**Kaynak alıntısı:**
◆ ◆ ◆ ◆

Nasıl ki kulağa gelen ölçülü sesler, gürültüden kendilerini sıyırıp “müzik” oluyorsa; insanın çıkardığı ses de, hayvanların çıkardığı seslerden kendini sıyırıp, “duygu ve düşüncenin ifadesi” oluveriyor…
Hayvanların hangi durumlarda ses çıkardıkları malûm; yaşamalarını sürdürebilmede elzem olan temel gereksinimlerinde bir eksiklik, aksaklık ya da risk baş gösterdiğinde…
Koyun, karnı acıktığında bağırır:
“-Meee!..”
Yavrusunu arayan bir kedi feryat eder; çünkü neslinin geleceği tehlikededir:
“-Miyav!..”
Sarıkız’ı gören Alaca Tosun, hem rakiplerine gözdağı verir, hem de kur yapar Sarıkız’a:
“-Mooöö!..”
Uzaktan tanımadığı birileri yaklaşıyorsa Sahibi’nin yakınına; Çomar ortalığı velveleye verir, tehlike var diyerek:
“-Hav hav hav!..”

◆ ◆ ◆ ◆

[Veri kümesi öğeleri]
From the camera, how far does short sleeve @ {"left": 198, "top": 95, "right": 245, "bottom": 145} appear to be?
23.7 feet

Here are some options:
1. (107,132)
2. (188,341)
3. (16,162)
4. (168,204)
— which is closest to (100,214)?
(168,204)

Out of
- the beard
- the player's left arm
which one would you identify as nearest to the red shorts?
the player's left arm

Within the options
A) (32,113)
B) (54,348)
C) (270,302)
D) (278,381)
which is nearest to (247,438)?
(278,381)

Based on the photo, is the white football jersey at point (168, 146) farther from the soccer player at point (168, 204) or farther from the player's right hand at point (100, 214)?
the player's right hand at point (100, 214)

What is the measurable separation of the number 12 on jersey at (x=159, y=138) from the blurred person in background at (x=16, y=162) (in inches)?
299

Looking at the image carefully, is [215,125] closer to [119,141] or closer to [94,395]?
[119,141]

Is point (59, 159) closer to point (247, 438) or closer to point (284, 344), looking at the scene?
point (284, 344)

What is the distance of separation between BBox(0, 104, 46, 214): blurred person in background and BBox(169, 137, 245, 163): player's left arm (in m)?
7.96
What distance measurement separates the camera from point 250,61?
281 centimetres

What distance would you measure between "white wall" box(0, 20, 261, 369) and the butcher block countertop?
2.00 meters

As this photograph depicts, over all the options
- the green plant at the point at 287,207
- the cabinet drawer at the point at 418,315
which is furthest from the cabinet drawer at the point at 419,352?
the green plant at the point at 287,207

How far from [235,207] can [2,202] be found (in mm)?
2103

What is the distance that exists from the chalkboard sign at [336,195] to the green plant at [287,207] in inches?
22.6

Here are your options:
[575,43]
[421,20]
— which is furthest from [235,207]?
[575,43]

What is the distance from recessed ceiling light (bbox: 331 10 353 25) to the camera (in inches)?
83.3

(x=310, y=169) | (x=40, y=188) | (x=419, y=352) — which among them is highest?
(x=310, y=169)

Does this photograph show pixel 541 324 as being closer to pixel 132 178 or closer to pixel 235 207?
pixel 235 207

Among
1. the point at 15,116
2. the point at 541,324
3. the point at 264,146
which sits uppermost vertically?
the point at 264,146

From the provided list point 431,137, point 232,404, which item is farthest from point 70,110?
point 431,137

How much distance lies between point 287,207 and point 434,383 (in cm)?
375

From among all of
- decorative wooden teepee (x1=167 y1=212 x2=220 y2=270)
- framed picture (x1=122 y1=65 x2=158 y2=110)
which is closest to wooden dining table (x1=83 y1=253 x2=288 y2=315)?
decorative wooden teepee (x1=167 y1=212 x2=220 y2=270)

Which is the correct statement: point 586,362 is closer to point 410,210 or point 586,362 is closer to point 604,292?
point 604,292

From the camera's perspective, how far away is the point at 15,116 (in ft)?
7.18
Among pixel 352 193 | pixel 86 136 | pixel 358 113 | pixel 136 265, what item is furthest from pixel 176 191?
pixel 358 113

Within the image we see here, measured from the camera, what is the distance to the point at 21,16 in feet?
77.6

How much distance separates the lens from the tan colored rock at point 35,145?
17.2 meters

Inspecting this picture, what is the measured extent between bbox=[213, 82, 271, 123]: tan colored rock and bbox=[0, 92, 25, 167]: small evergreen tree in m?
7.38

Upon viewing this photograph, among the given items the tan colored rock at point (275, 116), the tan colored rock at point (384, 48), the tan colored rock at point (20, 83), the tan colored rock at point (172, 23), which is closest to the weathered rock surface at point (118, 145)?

◆ ◆ ◆ ◆

**Görev tanımı:**
A) Aşağıdaki ifadelerin hayvan sesleri metniyle örtüşüp örtüşmediğini belirtin: (i) Koyun, karnı acıktığında bağırır. (ii) Alaca Tosun, Sarıkız'ı görünce yalnızca rakiplerine gözdağı verir. (iii) Çomar, tanıdığı birileri yaklaştığında ortalığı velveleye verir. Her ifade için evet ya da hayır yazın ve metindeki belirleyici sözcükleri birebir alıntılayın.
B) Girdilerde "plant" dizgesini içeren tüm satırları çıkarın.

**Görev yanıtları:**
A)
(i) Evet: "Koyun, karnı acıktığında bağırır"
(ii) Hayır: "hem rakiplerine gözdağı verir, hem de kur yapar Sarıkız’a"
(iii) Hayır: "Uzaktan tanımadığı birileri yaklaşıyorsa"

B)
- the green plant at the point at 287,207
the green plant at the point at 287,207
What is the distance that exists from the chalkboard sign at [336,195] to the green plant at [287,207] in inches?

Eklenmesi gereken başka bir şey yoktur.